Now that you have your development environment set up and understand basic assembly program structure, the next tutorial will cover:

  • Registers in Detail: Complete explanation of all 31 general-purpose registers (x0-x30)
  • Special Registers: SP, LR, PC, XZR and their purposes
  • Register Naming: Understanding x vs w registers, when to use each
  • AAPCS64 Calling Convention: How registers are used for function calls
  • SIMD/FP Registers: v0-v31 for floating-point and vector operations
  • Data Movement Instructions: mov, movz, movk, movn with immediate encoding
  • Arithmetic Operations: add, sub, mul, div, and their variants
  • Logical Operations: and, orr, eor, bic, shifts and rotations
  • Memory Access Instructions: ldr, str, ldp, stp with addressing modes

Conclusion

You've learned how to set up an Arm64 assembly development environment on Raspberry Pi and written your first assembly programs.
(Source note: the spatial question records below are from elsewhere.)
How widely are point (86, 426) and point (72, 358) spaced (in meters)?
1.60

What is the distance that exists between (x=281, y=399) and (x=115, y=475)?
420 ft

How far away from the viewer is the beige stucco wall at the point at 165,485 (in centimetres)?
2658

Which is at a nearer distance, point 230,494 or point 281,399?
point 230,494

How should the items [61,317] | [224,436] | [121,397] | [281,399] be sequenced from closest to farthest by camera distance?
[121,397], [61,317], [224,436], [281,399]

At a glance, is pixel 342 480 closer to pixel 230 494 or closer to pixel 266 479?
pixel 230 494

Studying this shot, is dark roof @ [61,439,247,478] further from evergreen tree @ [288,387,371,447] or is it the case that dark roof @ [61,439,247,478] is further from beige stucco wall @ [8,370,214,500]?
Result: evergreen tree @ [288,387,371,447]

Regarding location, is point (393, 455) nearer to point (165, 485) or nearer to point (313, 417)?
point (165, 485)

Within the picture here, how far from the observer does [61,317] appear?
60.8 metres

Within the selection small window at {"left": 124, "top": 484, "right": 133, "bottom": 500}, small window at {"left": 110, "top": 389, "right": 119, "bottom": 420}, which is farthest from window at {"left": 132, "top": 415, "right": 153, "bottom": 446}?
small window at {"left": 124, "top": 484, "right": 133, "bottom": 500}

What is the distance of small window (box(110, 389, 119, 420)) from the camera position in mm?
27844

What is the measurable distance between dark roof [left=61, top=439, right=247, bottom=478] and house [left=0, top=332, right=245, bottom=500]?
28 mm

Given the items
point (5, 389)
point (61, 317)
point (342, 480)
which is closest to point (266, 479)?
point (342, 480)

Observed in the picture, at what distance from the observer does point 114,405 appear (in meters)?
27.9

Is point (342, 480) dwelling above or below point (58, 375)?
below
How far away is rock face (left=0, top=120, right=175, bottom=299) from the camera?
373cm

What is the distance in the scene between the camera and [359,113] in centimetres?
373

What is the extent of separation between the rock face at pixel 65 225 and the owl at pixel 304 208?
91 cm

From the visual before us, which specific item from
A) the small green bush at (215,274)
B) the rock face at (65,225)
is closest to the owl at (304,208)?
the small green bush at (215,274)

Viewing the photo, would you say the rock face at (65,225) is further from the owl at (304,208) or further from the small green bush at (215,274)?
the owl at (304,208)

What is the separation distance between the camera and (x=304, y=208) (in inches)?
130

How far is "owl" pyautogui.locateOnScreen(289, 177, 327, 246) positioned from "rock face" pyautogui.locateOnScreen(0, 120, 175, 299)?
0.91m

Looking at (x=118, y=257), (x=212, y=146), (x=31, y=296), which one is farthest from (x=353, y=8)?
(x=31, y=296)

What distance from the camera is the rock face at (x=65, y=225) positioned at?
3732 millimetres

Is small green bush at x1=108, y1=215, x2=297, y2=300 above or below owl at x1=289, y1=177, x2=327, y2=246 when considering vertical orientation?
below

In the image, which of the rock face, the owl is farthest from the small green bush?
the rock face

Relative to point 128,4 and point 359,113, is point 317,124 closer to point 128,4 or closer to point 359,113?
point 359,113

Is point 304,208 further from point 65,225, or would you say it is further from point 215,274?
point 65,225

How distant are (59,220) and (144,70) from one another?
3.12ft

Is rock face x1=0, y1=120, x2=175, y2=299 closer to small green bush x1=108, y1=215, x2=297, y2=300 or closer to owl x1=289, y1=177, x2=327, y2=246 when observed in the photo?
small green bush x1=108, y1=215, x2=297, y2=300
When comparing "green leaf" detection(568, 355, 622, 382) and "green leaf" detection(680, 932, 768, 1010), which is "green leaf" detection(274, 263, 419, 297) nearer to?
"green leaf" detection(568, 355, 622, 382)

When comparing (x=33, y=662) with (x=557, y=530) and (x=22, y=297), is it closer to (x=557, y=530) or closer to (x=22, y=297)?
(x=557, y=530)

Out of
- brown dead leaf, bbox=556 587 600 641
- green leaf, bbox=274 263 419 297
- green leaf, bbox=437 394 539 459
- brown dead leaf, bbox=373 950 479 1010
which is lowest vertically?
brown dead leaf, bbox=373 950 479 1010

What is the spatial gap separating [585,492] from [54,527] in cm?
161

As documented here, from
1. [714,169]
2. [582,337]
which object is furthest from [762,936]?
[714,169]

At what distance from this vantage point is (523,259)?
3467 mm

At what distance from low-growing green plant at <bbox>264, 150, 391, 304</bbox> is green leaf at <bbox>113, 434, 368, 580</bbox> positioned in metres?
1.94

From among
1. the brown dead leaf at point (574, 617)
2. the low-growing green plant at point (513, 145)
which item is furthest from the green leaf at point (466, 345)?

We covered:

  • What Arm64/AArch64 is and why it's important for Raspberry Pi
  • Installing and verifying development tools (assembler, linker, debugger)
  • Basic program structure with sections (.data, .bss, .text)
  • System calls for I/O operations (write, exit)
  • Assembly and linking process
  • Simple loop and function call examples
  • Debugging with GDB
  • Building with Makefiles

Assembly language provides unprecedented control over the processor and is essential for understanding computer architecture at a fundamental level. While modern compilers generate excellent code, knowing assembly enables you to optimize critical sections, debug complex issues, and work on systems programming projects.

In the next tutorial, we'll dive deep into the Arm64 register architecture and explore the instruction set with comprehensive examples.